We used K-means clustering algorithm for for making 5 clusters each containing some neighbourhoods based on number of restaurants they have in their vicinity. Then we analysed each cluster by calculating Restaurant/Neighbourhood ratio of each cluster. We saw that cluster 2 had lowest ratio, which means very few restaurants are present within vicinity of each neighbourhood. There were total 6 neighbourhoods belonging to cluster 2. Then upon further analysis, we found that 2 among those were not good for opening up a new restaurant. Hence, only 4 neighbourhoods left.
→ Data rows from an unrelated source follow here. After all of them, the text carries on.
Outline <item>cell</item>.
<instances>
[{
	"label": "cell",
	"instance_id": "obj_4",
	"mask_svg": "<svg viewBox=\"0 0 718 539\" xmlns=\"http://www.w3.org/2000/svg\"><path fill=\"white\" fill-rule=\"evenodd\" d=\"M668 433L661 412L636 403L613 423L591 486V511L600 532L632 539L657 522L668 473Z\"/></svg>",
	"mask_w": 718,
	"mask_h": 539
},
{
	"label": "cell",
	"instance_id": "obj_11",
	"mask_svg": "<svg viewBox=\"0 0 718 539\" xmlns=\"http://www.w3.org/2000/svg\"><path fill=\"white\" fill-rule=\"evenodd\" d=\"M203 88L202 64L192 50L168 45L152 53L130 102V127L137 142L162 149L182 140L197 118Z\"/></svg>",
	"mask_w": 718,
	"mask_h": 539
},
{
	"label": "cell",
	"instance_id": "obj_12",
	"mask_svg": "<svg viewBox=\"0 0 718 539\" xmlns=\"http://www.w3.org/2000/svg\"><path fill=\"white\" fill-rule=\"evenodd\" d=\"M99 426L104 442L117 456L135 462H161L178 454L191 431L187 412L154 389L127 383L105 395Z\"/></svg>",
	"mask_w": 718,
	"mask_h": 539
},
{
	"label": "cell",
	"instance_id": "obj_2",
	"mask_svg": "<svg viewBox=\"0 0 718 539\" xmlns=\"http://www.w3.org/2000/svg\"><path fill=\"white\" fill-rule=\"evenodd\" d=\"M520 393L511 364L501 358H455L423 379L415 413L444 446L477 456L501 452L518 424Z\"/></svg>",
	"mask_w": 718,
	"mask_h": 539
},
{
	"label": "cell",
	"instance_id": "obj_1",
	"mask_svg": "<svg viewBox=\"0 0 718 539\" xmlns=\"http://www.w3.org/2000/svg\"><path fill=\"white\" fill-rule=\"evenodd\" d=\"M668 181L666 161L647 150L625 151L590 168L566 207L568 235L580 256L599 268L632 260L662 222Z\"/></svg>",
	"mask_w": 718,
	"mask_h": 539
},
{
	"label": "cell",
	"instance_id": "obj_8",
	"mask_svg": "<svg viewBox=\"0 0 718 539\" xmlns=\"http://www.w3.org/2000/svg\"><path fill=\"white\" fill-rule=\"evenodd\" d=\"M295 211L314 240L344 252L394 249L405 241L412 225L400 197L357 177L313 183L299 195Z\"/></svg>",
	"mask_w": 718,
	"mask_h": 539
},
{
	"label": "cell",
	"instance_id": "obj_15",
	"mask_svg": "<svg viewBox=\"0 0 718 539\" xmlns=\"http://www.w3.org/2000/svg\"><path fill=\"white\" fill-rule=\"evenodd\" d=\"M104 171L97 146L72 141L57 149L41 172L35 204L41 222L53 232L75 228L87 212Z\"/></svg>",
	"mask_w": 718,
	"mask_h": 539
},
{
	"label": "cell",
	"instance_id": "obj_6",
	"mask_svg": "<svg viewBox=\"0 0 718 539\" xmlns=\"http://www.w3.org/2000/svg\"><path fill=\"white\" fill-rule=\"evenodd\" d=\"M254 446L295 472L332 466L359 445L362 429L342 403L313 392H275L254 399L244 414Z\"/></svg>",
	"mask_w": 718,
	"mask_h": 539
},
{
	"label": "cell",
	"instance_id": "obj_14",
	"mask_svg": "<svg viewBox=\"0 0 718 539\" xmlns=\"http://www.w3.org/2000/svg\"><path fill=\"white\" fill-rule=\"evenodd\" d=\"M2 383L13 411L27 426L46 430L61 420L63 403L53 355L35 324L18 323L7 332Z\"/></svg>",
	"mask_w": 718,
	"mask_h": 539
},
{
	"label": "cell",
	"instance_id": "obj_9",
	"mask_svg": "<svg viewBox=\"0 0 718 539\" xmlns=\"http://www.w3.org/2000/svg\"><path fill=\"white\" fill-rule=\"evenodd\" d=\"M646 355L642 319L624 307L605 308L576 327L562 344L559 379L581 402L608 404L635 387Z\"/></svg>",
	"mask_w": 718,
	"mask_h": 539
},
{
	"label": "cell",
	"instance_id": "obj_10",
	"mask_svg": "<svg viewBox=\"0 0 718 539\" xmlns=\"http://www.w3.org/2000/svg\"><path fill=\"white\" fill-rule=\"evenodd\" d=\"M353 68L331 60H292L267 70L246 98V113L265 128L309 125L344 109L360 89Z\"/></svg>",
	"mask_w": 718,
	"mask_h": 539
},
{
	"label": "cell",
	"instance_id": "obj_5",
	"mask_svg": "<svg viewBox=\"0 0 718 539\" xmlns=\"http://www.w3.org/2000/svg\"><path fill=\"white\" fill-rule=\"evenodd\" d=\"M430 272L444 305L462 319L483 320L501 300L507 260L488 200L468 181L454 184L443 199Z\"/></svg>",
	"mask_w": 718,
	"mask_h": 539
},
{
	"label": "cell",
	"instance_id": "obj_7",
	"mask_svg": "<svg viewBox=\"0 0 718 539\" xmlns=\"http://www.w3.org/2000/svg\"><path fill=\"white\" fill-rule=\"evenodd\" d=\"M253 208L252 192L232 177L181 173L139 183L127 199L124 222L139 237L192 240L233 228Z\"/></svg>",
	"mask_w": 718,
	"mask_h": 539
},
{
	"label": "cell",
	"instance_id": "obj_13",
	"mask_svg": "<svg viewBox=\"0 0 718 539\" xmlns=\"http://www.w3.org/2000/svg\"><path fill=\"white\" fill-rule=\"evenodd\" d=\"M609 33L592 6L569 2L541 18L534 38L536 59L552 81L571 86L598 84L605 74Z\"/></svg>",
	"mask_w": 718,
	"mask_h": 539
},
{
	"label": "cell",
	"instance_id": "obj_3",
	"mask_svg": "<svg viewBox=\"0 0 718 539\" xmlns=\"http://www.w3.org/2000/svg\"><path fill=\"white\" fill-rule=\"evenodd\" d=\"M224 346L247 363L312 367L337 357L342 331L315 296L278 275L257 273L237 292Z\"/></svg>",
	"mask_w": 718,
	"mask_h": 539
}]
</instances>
According to our analysis, we got a total of 4 neighbourhoods where restaurant business will be good. There are two reasons for that. First reason is, we saw that these neighbourhoods does not contain much restaurants around their vicinity which will lower the competition in the restaurant business. Second reason is that, as we can see in the above map that these 4 neighbourhoods have good population density (especially M6P) which means more customers and hence more profit.

The final 4 neighbourhoods that are perfect for opening a new restaurant are stored in a dataframe named final which contains information about latitude, longitude and borough of these neighbourhoods. 

The owners can further chose from these 4 locations which will be the best according to the type of restaurant they are trying to open.

## Conclusion <a name="conclusion"></a>

Purpose of this project was to identify neighbourhoods in Toronto low number of restaurants in order to aid stakeholders in narrowing down the search for optimal location for a new restaurant. By calculating restaurant density distribution from Foursquare data we have first identified the most common nearby venues of each neighbourhood. Then with the help of clustering techniques and further analysis we were able to narrow down to 4 neighbourhoods which were good for opening up a new restaurant. This concludes this project of Battle of Neighbourhoods.